Well, I finished the last item on my checklist for the initial datapath design. All of the Zigbee data features aren't implemented, such as multi-casting, binding, or endpoint grouping, but data can now be transmitted, received, routed, and sent indirectly. It's a start, and enough for a proof of concept on the design direction.

In my opinion, I'm quite satisfied with how the design is turning out. Contiki has been a real life-saver. Not just the OS, but I've discovered that there are a lot of code gems that are hiding inside. I've re-written most of my tables to use the LIST functions inside Contiki. Those are a library of generic linked list functions, and since they are already being used by the Contiki OS, my use of them to implement some of the queues and tables are basically free (in terms of code space).

Another one I liked was the callback timer. This is a hidden little gem inside the Rime stack that implements two functions in one: a timer and a callback.
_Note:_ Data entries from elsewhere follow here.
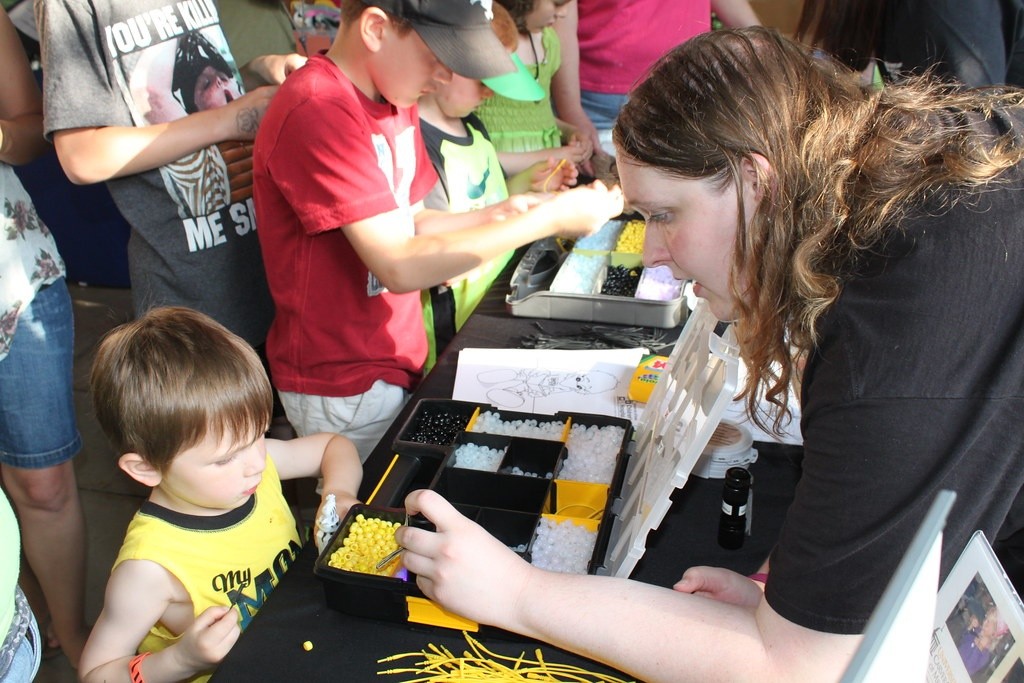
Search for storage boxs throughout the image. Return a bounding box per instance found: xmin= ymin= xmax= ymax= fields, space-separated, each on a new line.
xmin=628 ymin=355 xmax=668 ymax=403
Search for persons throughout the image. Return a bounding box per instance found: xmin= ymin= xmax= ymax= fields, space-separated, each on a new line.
xmin=0 ymin=0 xmax=1024 ymax=683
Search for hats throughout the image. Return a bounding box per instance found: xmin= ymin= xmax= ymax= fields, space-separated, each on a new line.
xmin=361 ymin=0 xmax=519 ymax=79
xmin=469 ymin=0 xmax=546 ymax=101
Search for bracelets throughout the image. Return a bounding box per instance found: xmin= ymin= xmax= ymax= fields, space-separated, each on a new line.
xmin=750 ymin=573 xmax=767 ymax=583
xmin=128 ymin=652 xmax=152 ymax=683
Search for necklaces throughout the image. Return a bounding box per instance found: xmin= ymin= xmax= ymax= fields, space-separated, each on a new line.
xmin=528 ymin=31 xmax=539 ymax=79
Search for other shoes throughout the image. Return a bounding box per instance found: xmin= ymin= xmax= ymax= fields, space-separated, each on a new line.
xmin=37 ymin=616 xmax=62 ymax=660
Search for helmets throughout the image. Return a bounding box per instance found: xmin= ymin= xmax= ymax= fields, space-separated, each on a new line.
xmin=171 ymin=28 xmax=233 ymax=91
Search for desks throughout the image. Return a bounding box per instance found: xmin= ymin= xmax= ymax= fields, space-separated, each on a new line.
xmin=206 ymin=175 xmax=803 ymax=683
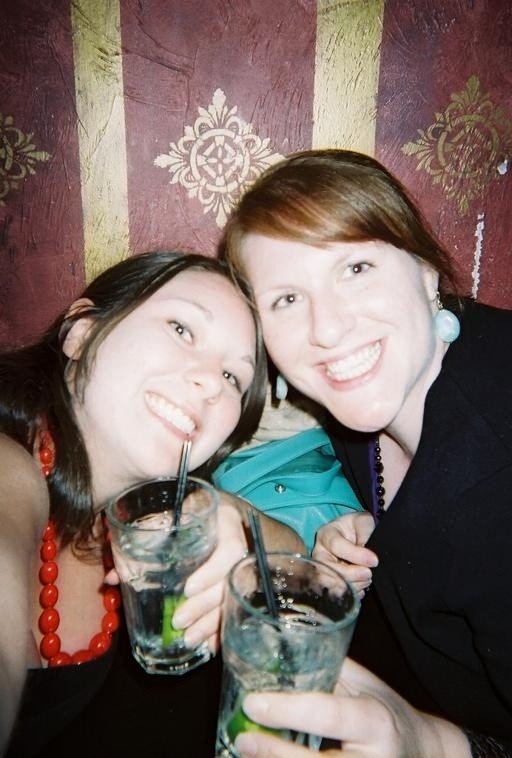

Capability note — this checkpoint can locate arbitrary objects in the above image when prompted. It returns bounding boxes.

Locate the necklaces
[372,432,386,520]
[32,427,121,671]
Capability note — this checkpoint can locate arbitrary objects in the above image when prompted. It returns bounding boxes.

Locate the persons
[1,238,310,758]
[214,147,512,756]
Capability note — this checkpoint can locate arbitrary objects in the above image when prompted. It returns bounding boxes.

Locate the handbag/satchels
[208,427,367,552]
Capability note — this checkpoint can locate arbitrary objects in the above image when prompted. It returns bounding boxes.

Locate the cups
[104,474,223,676]
[213,550,361,756]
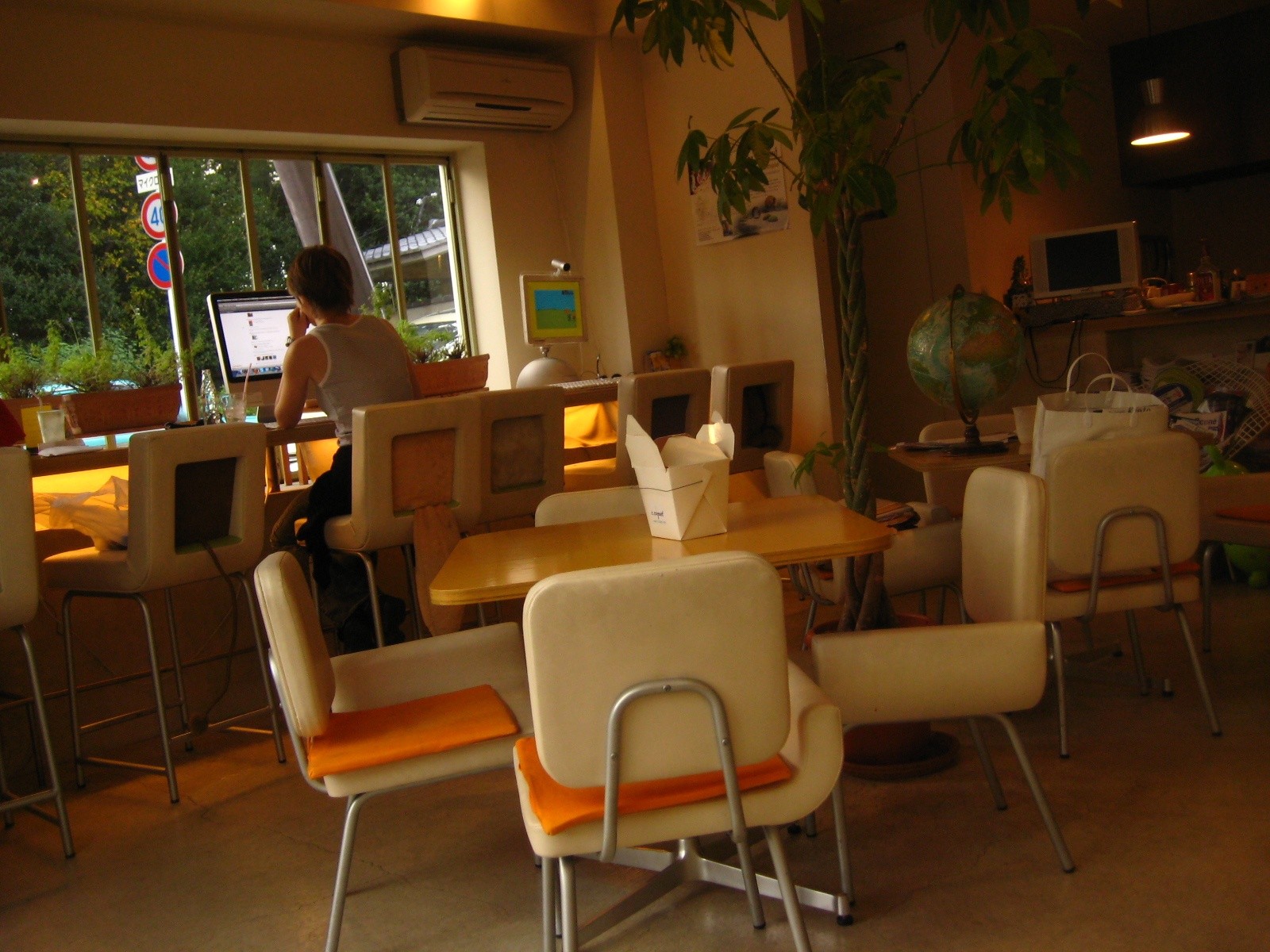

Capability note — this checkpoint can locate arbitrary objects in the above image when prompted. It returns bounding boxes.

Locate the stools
[309,394,497,656]
[712,352,799,474]
[476,380,571,534]
[41,418,282,805]
[0,446,79,866]
[566,362,719,490]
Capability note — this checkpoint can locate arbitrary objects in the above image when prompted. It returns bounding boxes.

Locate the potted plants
[0,298,184,441]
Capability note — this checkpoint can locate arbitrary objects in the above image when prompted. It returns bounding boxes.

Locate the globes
[906,283,1027,456]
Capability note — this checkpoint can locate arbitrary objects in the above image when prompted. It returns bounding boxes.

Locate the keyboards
[548,375,621,393]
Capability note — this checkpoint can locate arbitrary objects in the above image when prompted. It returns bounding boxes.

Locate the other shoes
[333,594,407,656]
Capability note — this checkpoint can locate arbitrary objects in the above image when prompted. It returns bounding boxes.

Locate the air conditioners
[389,44,576,133]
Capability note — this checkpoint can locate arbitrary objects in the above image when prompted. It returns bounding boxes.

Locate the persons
[271,244,412,655]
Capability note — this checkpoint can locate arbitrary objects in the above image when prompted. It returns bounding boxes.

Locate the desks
[884,433,1123,698]
[423,496,898,952]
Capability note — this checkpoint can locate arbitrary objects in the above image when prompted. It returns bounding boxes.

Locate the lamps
[1125,0,1198,150]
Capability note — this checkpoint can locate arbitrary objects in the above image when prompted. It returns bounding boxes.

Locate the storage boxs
[609,400,738,540]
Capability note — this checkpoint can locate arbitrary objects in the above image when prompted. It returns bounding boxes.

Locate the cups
[222,392,247,423]
[36,409,65,443]
[1012,405,1036,444]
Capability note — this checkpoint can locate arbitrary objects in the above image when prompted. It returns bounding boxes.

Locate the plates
[1147,292,1195,309]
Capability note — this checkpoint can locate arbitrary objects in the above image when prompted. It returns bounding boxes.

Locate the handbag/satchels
[1028,353,1169,583]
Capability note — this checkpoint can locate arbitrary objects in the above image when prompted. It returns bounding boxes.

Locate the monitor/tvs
[520,270,591,344]
[206,290,317,384]
[1027,220,1143,298]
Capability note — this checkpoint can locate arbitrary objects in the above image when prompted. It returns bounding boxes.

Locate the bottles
[200,368,221,425]
[1193,238,1221,301]
[59,395,83,438]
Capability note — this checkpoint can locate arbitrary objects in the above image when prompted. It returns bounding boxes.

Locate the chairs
[239,542,558,952]
[506,542,845,952]
[1029,431,1224,761]
[756,442,968,651]
[1195,463,1270,658]
[803,467,1084,901]
[532,482,646,529]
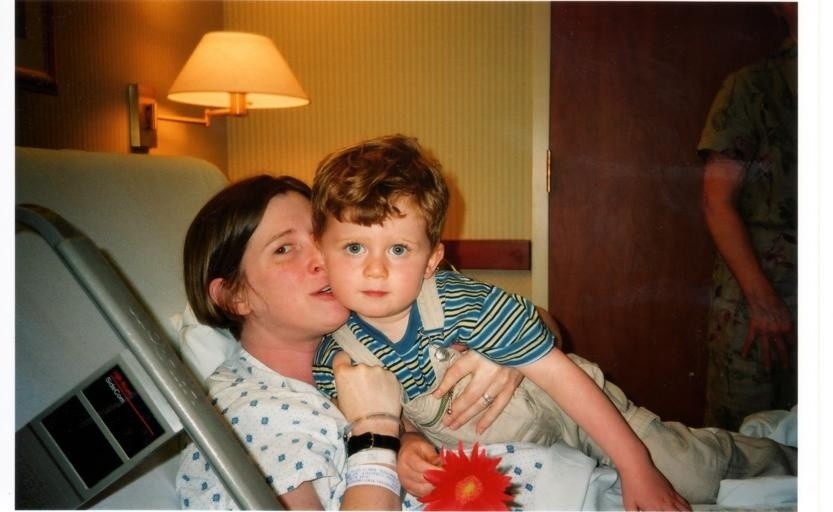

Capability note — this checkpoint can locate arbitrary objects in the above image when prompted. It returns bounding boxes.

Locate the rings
[482,393,493,404]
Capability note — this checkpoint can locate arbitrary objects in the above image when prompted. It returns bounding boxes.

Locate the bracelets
[342,413,404,435]
[341,465,401,496]
[345,450,398,468]
[345,430,403,456]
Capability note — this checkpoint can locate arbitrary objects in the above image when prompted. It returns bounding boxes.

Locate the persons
[696,3,798,431]
[309,131,797,511]
[172,173,619,511]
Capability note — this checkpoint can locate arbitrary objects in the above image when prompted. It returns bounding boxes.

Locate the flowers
[415,438,515,511]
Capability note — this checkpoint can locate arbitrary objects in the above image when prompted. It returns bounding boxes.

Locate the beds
[15,148,332,511]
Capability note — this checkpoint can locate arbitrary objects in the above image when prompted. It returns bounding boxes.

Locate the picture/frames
[15,0,63,100]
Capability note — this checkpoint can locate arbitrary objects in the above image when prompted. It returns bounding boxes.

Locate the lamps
[126,31,311,152]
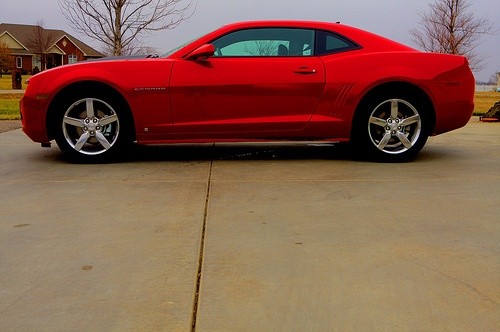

Once the timer expires, it will call the function of your choice and even send in data to it. Basically, it rocks! I rewrote the whole network layer timing functions to take advantage of this beautiful library. It got rid of one process and a whole lot of code. I also used it in the MAC layer and will probably modify the APS layer to use it as well. 

These two libraries, along with the Contiki process handling, saved me a lot of effort that would have probably extended both the design and debugging time of this project by a factor of 2 to 4.

Another thing that saved my ass multiple times is my self-checking tests. Sure it was a pain to write the tests, and to write the self-checking framework, and the expected values, but it caught so many bugs that it proved to me how much of an idiot I was. I made some of the stupidest mistakes in the world, and I probably wouldn't have caught them without it. A good example is the off-by-one bug I found recently. The self-checker caught a problem where the data length was one byte longer than it should be. It turned out that it was caused by a typo. Ha ha ha. I almost cried. But without the tests, it would have never gotten caught. And those off-by-one bugs really suck to debug in real hardware. 

Anyways, I'm satisifed with the data path in its limited current state, and will proceed on to the MAC and NWK management functions. But first, I'm gonna take a day or two away from this stack. It's become too obsessive for me, and I want to enjoy some of my new free time (I converted to part-time work at my job so I could spend more time with my wife, dog, and this fucking stack). 


I've spent the past couple of days working on the data path in the MAC layer and it wasn't as easy as I expected it to be. I think the toughest part was making some hard decisions, literally. The MAC layer is where the line between hardware and software starts to get blurry. Since its so close to the hardware layer, you start running into issues where chip architecture starts to matter. Here is an example.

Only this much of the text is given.